▸ YOUR OBJECTIVE:
Return each line of the records that contains the string "inches". Case counts.

▸ DATA SUPPLIED:
────

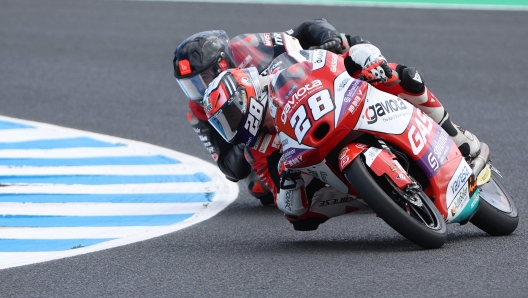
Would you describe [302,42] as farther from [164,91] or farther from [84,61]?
[84,61]

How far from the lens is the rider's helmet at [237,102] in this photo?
17.7 feet

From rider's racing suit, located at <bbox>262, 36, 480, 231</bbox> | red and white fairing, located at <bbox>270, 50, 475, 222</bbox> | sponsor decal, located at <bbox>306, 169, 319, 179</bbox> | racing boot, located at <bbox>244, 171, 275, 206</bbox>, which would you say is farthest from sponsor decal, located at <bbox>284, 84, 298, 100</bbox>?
racing boot, located at <bbox>244, 171, 275, 206</bbox>

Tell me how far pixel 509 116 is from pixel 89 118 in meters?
4.66

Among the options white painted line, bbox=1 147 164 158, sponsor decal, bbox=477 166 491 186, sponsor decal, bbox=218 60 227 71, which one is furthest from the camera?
white painted line, bbox=1 147 164 158

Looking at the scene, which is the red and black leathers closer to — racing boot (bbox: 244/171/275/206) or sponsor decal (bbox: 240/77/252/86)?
racing boot (bbox: 244/171/275/206)

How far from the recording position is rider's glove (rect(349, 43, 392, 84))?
17.0ft

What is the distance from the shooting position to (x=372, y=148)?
4875 millimetres

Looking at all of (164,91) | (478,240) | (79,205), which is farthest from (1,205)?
(164,91)

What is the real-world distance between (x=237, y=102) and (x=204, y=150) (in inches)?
139

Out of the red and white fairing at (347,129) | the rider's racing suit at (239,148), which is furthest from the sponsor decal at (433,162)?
the rider's racing suit at (239,148)

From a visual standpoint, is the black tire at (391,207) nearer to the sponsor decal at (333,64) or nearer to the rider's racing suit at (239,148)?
the sponsor decal at (333,64)

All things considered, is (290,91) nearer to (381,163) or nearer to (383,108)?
(383,108)

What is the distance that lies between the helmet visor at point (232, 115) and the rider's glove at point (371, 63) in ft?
2.34

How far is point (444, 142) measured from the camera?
530cm
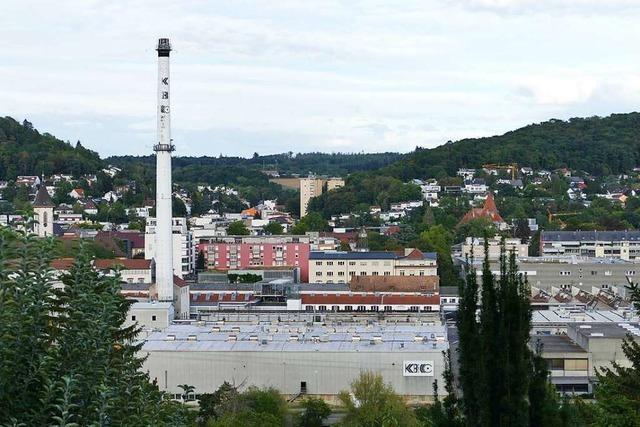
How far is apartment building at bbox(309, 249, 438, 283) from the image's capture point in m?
39.0

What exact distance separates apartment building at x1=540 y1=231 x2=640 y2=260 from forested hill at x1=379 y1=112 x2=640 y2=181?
1002 inches

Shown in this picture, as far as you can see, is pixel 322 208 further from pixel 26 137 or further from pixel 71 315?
pixel 71 315

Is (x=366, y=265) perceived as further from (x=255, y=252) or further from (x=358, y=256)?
(x=255, y=252)

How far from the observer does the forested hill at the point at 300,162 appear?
125625 mm

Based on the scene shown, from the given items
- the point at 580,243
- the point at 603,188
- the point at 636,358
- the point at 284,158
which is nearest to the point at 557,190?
the point at 603,188

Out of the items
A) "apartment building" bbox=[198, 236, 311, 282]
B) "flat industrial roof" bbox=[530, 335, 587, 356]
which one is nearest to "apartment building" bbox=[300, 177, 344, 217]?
"apartment building" bbox=[198, 236, 311, 282]

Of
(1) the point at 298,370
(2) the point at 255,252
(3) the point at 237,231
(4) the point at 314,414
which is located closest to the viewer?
(4) the point at 314,414

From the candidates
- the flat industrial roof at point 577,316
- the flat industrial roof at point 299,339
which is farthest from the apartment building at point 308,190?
the flat industrial roof at point 299,339

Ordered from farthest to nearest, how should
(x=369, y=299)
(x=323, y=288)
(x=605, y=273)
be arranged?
1. (x=605, y=273)
2. (x=323, y=288)
3. (x=369, y=299)

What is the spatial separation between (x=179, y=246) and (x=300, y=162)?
4286 inches

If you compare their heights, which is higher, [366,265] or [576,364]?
[366,265]

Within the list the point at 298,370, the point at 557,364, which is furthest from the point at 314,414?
the point at 557,364

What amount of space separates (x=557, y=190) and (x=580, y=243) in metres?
19.8

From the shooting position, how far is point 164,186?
32.1 meters
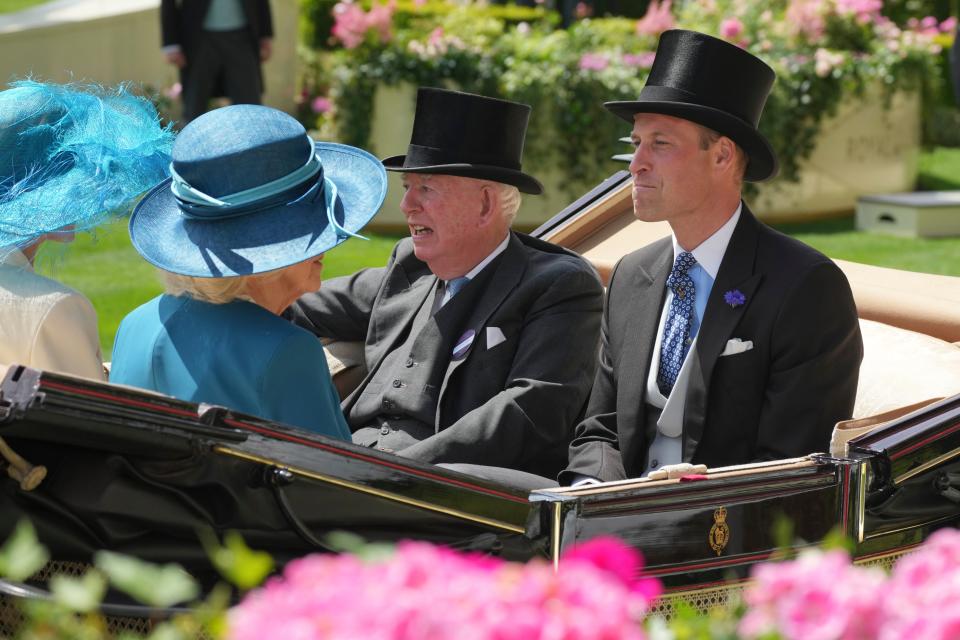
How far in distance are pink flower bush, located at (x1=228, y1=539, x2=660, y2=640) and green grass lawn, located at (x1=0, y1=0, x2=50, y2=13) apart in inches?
650

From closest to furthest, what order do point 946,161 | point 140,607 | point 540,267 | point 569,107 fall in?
point 140,607 < point 540,267 < point 569,107 < point 946,161

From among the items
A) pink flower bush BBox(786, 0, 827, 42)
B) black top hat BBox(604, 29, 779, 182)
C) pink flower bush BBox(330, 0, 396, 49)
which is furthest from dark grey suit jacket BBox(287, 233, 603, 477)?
pink flower bush BBox(786, 0, 827, 42)

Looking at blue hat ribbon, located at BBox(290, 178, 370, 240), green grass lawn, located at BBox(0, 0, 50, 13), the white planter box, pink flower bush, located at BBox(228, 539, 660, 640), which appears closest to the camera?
pink flower bush, located at BBox(228, 539, 660, 640)

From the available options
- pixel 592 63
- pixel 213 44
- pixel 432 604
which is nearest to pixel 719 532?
pixel 432 604

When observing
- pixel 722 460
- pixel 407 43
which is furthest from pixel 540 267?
pixel 407 43

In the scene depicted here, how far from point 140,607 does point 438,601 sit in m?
1.16

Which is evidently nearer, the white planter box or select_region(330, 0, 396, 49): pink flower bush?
the white planter box

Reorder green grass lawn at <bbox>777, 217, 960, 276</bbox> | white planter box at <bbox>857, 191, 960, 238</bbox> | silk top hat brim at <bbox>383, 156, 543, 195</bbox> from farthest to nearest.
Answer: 1. white planter box at <bbox>857, 191, 960, 238</bbox>
2. green grass lawn at <bbox>777, 217, 960, 276</bbox>
3. silk top hat brim at <bbox>383, 156, 543, 195</bbox>

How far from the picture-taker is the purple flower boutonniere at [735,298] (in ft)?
9.31

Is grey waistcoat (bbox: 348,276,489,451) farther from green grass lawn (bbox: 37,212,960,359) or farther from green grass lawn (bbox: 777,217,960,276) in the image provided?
green grass lawn (bbox: 777,217,960,276)

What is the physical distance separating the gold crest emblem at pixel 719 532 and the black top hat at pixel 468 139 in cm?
123

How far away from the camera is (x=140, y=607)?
6.42 ft

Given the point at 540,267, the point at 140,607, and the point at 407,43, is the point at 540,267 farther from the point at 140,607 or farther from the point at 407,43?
the point at 407,43

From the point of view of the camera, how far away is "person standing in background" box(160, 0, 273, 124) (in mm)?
8516
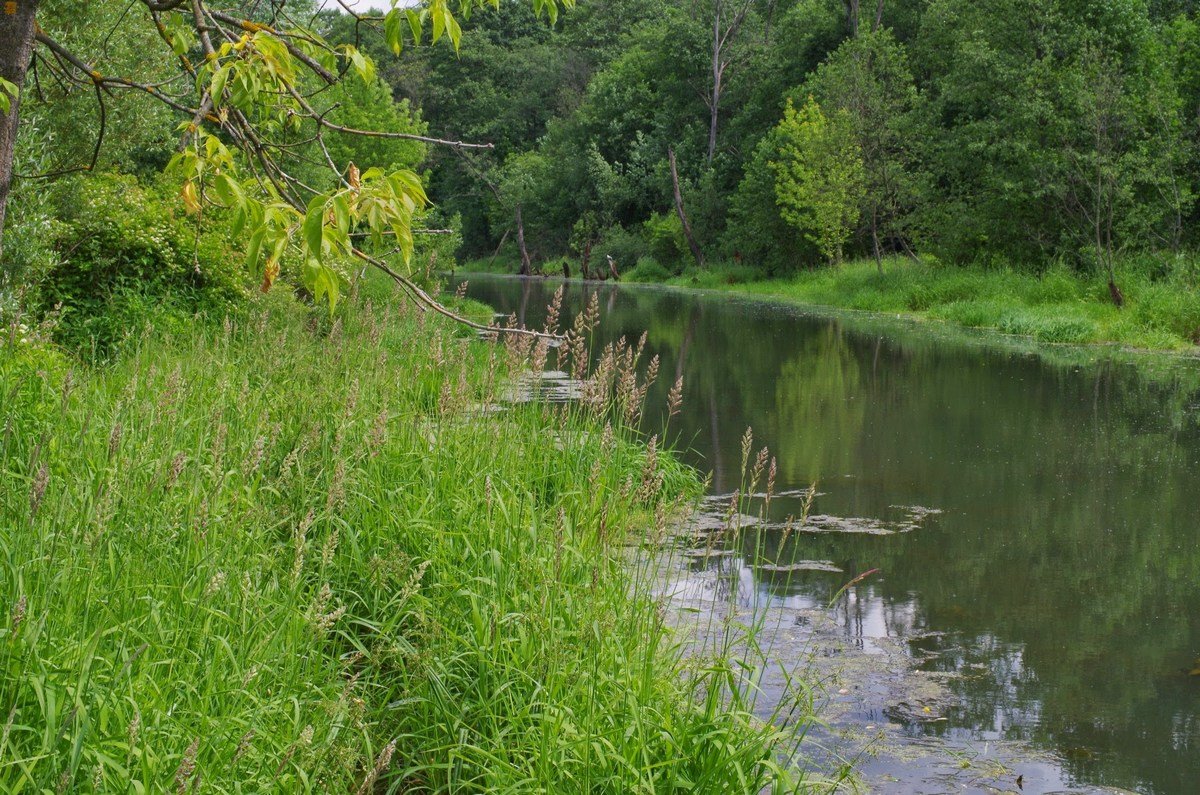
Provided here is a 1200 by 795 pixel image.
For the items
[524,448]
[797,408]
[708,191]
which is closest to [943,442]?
[797,408]

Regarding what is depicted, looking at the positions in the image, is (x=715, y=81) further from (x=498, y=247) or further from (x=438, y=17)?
(x=438, y=17)

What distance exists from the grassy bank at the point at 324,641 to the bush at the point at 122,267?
459cm

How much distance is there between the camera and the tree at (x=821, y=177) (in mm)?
36219

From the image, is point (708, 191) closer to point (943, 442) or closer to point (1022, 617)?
point (943, 442)

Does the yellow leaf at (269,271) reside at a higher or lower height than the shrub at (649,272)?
higher

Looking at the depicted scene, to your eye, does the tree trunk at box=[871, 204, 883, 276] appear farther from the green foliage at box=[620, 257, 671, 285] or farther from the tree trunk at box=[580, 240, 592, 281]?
the tree trunk at box=[580, 240, 592, 281]

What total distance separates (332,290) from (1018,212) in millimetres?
27366

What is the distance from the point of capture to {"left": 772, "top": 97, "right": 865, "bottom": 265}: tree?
Result: 119 feet

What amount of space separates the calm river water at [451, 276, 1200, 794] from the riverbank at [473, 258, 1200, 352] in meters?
2.48

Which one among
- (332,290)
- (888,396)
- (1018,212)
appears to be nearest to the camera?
(332,290)

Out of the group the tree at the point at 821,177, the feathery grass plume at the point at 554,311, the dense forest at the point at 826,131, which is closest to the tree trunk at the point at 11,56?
the feathery grass plume at the point at 554,311

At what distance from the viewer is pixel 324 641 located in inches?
150

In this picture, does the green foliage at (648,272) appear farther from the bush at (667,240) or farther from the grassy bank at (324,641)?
the grassy bank at (324,641)

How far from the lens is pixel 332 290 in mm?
3102
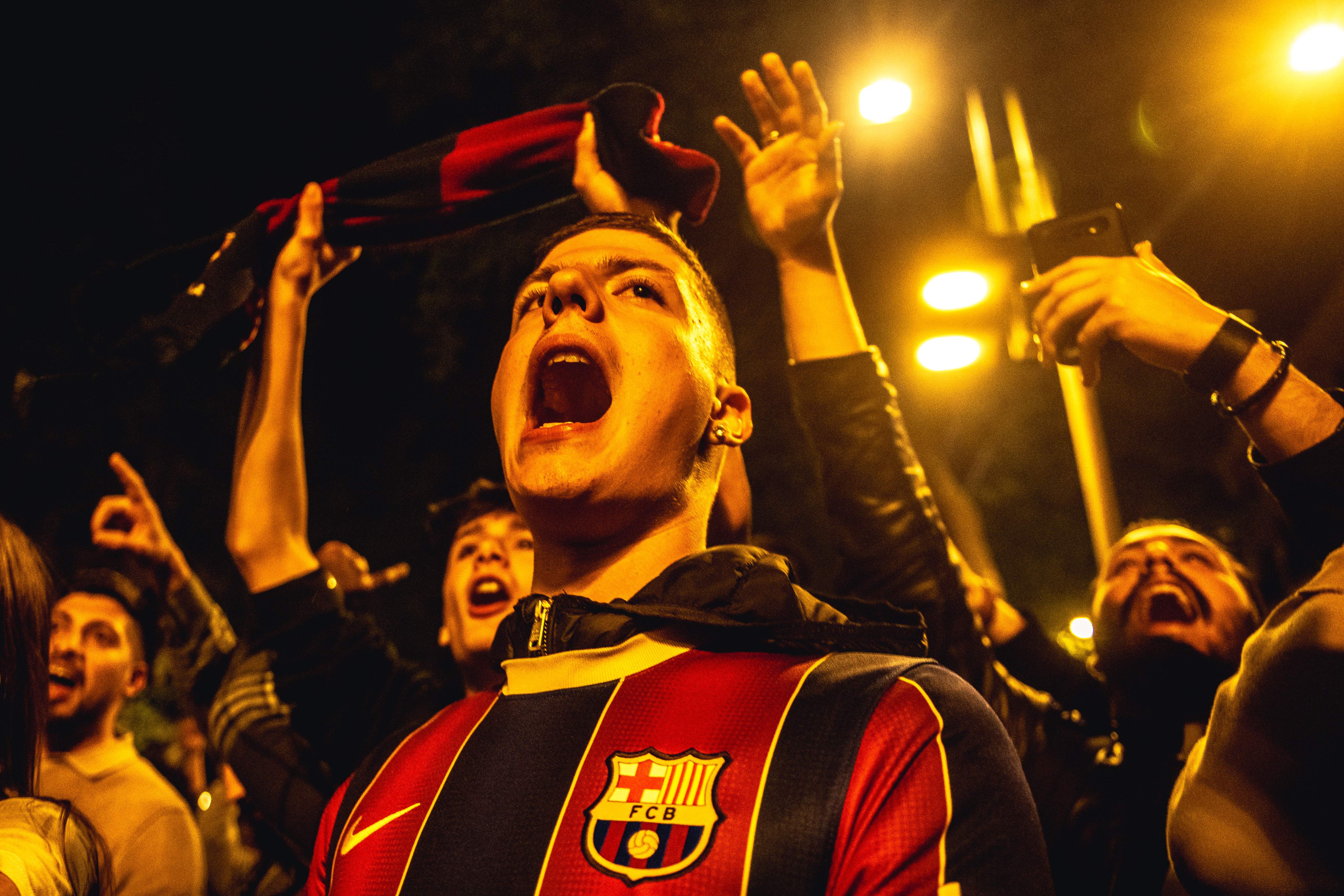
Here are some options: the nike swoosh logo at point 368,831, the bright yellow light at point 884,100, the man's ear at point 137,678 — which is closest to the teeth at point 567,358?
the nike swoosh logo at point 368,831

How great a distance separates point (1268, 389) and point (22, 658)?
266 centimetres

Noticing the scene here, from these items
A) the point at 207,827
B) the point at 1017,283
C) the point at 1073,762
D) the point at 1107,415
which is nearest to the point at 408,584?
the point at 207,827

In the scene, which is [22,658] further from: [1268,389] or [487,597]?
[1268,389]

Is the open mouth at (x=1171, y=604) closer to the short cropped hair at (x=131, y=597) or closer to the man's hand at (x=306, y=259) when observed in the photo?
the man's hand at (x=306, y=259)

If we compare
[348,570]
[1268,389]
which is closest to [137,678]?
[348,570]

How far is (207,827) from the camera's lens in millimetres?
4156

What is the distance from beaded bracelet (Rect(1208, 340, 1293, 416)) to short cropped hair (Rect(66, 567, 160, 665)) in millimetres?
3794

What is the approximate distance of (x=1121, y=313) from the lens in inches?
75.6

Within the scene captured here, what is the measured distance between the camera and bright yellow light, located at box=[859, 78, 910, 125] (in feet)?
14.6

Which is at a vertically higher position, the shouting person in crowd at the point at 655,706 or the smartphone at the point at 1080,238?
the smartphone at the point at 1080,238

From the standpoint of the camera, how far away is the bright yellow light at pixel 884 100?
175 inches

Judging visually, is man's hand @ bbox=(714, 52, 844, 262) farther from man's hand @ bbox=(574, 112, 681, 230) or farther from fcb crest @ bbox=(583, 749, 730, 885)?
fcb crest @ bbox=(583, 749, 730, 885)

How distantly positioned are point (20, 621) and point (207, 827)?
8.54 ft

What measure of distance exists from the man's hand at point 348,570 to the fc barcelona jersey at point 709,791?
9.27ft
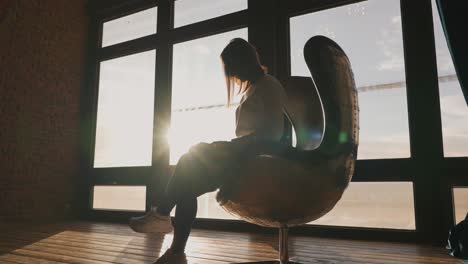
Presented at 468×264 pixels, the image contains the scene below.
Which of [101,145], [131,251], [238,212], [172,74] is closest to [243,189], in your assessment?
[238,212]

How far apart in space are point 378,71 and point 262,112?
2.02 m

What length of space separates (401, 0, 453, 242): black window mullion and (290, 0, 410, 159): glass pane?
7 centimetres

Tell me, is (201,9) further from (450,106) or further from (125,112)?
(450,106)

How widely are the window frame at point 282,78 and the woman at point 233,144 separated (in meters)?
0.48

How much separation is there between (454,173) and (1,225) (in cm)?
409

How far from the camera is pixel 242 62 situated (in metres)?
1.36

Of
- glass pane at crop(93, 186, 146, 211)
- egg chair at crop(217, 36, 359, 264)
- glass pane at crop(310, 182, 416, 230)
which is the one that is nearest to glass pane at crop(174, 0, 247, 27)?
glass pane at crop(93, 186, 146, 211)

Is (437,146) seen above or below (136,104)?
below

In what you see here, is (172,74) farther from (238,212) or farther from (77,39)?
(238,212)

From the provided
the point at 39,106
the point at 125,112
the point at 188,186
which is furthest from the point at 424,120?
the point at 39,106

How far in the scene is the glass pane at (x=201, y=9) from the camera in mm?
3613

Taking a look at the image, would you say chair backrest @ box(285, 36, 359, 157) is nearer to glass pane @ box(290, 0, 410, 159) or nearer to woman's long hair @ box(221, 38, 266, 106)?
woman's long hair @ box(221, 38, 266, 106)

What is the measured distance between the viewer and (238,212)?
Answer: 1229 mm

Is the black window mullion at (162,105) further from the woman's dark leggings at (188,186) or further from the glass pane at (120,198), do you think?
the woman's dark leggings at (188,186)
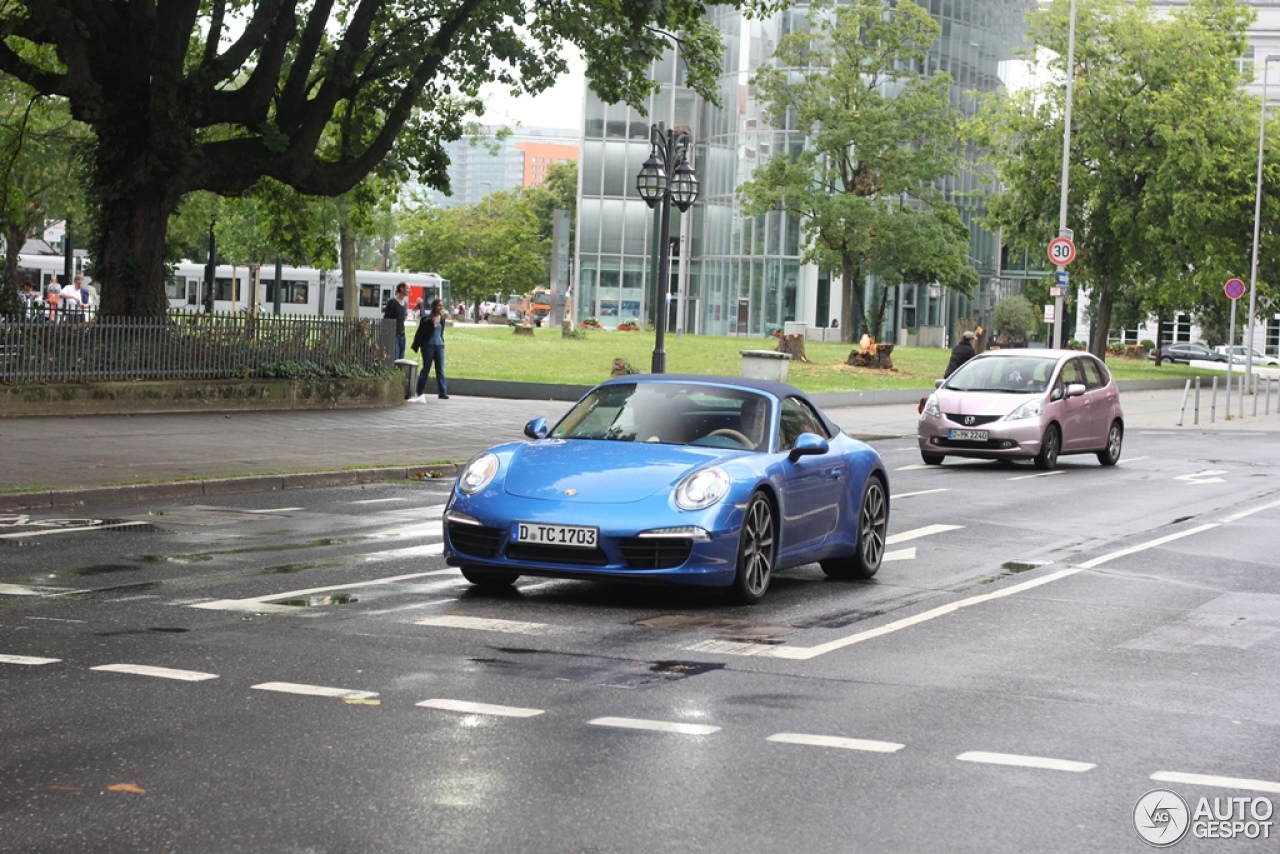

────

▸ FULL RESPONSE:
What is the real-world distance between (x=237, y=102) and (x=204, y=150) (in inches)?
1002 inches
4286 inches
How far in distance are pink flower bush, located at (x1=228, y1=539, x2=660, y2=640) and green grass lawn, located at (x1=0, y1=0, x2=50, y2=13) apart in inches?
At what distance from the viewer is pixel 324 641 located in inches?
What is the approximate distance of (x=1121, y=313) from the lens in inches?
175 inches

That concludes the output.